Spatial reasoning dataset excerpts
┌────────

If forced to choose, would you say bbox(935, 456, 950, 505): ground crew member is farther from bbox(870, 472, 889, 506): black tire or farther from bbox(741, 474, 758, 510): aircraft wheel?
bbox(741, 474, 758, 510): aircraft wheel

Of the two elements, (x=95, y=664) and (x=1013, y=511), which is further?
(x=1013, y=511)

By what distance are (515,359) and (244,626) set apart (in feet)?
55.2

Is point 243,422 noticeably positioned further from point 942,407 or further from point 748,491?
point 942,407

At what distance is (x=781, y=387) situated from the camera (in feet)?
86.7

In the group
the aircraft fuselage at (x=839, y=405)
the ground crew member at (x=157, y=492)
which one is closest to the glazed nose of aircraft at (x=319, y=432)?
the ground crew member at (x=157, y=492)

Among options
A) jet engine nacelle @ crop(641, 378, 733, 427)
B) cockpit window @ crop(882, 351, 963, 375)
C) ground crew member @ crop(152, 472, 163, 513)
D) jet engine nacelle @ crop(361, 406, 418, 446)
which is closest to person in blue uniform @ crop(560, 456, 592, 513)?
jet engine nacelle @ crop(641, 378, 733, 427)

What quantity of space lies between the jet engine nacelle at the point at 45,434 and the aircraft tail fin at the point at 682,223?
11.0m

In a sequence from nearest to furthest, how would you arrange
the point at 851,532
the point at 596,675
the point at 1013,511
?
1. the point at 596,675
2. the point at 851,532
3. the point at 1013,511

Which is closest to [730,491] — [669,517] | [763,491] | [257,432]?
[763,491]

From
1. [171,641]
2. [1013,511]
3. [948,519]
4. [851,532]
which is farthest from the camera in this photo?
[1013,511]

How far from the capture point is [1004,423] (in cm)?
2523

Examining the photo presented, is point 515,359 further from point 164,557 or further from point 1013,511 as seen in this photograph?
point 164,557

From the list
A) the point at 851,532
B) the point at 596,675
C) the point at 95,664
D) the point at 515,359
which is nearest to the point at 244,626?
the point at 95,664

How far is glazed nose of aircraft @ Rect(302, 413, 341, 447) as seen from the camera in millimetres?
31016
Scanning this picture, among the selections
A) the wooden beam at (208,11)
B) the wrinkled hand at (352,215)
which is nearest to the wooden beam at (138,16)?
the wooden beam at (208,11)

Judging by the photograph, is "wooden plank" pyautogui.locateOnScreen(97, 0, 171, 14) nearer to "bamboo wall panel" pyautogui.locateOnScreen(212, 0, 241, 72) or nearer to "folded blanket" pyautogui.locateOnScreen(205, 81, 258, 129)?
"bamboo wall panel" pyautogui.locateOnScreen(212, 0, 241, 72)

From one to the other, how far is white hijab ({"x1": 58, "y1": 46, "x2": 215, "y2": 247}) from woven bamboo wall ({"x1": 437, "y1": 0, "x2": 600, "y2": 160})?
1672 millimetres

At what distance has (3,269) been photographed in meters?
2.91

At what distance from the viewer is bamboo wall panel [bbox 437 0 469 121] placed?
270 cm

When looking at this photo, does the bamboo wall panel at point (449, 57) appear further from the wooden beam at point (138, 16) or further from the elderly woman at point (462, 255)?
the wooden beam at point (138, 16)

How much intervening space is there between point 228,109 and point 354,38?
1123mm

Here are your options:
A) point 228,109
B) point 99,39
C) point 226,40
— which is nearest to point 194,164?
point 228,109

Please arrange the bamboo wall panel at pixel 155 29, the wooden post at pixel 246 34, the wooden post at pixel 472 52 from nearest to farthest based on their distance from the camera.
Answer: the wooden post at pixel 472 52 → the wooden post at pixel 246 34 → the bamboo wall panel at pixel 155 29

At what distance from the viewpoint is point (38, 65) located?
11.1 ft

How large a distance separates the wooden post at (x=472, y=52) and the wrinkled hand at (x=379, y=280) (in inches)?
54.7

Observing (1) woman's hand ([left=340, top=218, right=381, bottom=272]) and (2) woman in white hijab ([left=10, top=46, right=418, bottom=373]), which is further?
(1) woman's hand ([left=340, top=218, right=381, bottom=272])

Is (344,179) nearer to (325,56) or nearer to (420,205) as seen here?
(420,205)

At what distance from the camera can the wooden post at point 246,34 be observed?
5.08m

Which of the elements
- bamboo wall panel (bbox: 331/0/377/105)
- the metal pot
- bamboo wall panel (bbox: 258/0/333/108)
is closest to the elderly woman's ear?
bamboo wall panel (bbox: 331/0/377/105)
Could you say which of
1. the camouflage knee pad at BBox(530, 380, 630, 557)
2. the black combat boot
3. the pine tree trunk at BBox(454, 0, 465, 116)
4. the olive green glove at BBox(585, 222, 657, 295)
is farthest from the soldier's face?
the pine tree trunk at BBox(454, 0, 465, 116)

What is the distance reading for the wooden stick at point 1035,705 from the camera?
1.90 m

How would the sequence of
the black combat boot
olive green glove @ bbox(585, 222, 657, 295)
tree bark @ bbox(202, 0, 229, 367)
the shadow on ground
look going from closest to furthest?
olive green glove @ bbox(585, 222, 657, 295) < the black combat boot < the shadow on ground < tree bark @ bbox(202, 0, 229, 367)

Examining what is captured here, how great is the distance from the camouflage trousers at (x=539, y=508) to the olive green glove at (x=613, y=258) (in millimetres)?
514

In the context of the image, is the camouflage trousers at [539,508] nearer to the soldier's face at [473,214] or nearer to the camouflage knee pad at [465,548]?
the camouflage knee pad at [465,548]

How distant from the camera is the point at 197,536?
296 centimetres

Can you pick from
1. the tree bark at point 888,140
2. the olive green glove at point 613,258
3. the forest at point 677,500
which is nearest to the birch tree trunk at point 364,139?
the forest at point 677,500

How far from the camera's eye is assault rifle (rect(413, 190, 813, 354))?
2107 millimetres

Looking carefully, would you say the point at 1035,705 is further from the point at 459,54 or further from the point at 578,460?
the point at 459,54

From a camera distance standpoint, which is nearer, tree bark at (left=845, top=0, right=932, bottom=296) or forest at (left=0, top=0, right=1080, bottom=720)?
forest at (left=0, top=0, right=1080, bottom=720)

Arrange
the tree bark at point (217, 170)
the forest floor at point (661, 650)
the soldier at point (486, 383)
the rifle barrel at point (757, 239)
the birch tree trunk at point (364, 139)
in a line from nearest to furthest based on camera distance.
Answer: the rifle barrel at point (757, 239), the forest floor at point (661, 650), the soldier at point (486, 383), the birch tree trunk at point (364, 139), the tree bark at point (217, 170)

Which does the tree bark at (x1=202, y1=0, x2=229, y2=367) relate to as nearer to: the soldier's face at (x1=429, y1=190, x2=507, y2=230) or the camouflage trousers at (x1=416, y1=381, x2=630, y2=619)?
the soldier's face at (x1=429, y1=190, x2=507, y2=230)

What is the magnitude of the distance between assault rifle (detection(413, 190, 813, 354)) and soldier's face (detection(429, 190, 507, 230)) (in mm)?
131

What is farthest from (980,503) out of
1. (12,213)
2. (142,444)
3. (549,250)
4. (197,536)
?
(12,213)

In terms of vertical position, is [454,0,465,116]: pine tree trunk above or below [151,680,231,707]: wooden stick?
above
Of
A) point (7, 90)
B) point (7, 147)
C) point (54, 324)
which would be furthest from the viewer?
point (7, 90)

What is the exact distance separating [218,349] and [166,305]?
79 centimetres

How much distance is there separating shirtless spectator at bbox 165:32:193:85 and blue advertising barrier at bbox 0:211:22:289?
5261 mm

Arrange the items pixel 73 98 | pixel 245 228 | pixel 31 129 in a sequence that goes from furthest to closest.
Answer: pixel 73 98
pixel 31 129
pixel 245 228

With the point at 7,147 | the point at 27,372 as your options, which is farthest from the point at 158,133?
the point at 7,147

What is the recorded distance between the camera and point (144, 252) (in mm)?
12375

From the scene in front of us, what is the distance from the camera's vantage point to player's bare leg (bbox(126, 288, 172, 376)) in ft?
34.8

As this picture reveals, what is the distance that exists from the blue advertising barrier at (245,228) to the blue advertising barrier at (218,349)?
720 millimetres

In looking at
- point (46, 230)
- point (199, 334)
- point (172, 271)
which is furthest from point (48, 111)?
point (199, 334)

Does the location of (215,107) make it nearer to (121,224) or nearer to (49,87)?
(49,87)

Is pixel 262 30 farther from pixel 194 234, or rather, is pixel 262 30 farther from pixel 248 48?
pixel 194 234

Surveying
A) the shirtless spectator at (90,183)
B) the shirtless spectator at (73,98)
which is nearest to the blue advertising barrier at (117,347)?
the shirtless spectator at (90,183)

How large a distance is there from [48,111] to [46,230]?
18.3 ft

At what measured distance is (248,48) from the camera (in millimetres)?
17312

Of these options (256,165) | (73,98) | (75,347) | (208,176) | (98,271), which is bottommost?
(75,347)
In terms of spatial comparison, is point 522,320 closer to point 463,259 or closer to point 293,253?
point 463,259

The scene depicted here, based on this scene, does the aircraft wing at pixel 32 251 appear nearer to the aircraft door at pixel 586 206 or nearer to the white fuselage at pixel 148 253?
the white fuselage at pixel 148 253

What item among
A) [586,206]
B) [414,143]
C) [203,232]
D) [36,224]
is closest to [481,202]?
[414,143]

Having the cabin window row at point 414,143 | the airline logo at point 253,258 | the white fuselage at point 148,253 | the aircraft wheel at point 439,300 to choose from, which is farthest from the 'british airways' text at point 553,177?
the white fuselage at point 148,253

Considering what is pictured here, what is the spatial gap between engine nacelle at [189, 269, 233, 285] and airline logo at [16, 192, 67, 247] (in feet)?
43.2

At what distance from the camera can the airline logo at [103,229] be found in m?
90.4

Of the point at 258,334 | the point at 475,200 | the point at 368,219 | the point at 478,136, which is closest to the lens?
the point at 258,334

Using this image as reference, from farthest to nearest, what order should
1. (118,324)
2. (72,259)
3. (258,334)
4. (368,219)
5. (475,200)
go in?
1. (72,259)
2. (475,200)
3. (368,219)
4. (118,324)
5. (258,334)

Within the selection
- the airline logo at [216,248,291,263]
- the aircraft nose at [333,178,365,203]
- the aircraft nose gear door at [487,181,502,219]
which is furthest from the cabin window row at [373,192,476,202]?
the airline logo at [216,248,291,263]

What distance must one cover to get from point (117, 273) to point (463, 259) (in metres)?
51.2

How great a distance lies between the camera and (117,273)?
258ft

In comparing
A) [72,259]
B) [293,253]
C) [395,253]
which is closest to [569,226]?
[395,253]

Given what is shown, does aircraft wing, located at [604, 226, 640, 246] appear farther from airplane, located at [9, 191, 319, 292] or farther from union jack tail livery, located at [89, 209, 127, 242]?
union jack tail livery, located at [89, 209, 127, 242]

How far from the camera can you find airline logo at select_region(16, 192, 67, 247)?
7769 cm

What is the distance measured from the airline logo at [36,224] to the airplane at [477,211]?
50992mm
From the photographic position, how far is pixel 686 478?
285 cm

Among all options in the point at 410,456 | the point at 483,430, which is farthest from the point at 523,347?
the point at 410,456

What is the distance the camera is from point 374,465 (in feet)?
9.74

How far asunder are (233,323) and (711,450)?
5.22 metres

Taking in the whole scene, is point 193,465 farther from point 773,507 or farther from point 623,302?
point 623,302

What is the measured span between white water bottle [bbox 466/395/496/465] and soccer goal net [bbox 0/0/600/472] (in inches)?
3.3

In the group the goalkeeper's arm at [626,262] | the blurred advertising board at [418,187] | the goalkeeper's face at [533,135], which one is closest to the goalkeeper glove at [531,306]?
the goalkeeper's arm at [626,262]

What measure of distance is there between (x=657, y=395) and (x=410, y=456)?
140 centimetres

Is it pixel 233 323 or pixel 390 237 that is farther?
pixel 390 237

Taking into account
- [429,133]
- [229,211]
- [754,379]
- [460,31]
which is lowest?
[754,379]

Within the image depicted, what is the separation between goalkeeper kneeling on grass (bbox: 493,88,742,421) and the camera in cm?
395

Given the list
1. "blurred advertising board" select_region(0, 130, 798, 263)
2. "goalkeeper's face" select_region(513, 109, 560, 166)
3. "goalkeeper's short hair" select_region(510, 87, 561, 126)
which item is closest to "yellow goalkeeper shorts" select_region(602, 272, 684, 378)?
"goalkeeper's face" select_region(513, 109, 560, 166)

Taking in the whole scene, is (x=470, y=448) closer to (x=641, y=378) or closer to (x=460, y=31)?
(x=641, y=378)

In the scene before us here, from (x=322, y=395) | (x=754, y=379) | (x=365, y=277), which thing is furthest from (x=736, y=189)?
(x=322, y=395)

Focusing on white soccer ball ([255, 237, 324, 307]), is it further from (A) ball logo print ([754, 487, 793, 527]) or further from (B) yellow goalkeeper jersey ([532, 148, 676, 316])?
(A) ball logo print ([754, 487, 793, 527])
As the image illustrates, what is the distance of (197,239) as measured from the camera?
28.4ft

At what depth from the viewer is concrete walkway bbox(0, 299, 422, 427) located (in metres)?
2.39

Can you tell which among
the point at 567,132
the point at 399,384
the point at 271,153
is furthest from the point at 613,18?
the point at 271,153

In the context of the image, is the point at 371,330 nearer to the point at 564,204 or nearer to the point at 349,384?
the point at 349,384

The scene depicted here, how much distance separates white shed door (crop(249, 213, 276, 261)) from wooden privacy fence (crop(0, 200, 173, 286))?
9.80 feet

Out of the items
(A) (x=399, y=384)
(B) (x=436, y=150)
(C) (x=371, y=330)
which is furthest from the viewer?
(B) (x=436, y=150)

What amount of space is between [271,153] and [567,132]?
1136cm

└────────

Exercise objective.
Please put the stretch of records from the line containing "In terms of spatial" through the line containing "5. (258,334)" into a numbered list, leaving out any blank lines.

Worked answer.
1. In terms of spatial comparison, is point 522,320 closer to point 463,259 or closer to point 293,253?
2. point 463,259
3. The scene depicted here, based on this scene, does the aircraft wing at pixel 32 251 appear nearer to the aircraft door at pixel 586 206 or nearer to the white fuselage at pixel 148 253?
4. the white fuselage at pixel 148 253
5. What item among
6. A) [586,206]
7. B) [414,143]
8. C) [203,232]
9. D) [36,224]
10. is closest to [481,202]?
11. [414,143]
12. Having the cabin window row at point 414,143 | the airline logo at point 253,258 | the white fuselage at point 148,253 | the aircraft wheel at point 439,300 to choose from, which is farthest from the 'british airways' text at point 553,177?
13. the white fuselage at point 148,253
14. Considering what is pictured here, what is the spatial gap between engine nacelle at [189, 269, 233, 285] and airline logo at [16, 192, 67, 247] (in feet)?
15. 43.2
16. At what distance from the camera can the airline logo at [103,229] be found in m?
17. 90.4
18. Of the point at 258,334 | the point at 475,200 | the point at 368,219 | the point at 478,136, which is closest to the lens?
19. the point at 258,334
20. Using this image as reference, from farthest to nearest, what order should
21. 1. (118,324)
22. 2. (72,259)
23. 3. (258,334)
24. 4. (368,219)
25. 5. (475,200)
26. go in?
27. 1. (72,259)
28. 2. (475,200)
29. 3. (368,219)
30. 4. (118,324)
31. 5. (258,334)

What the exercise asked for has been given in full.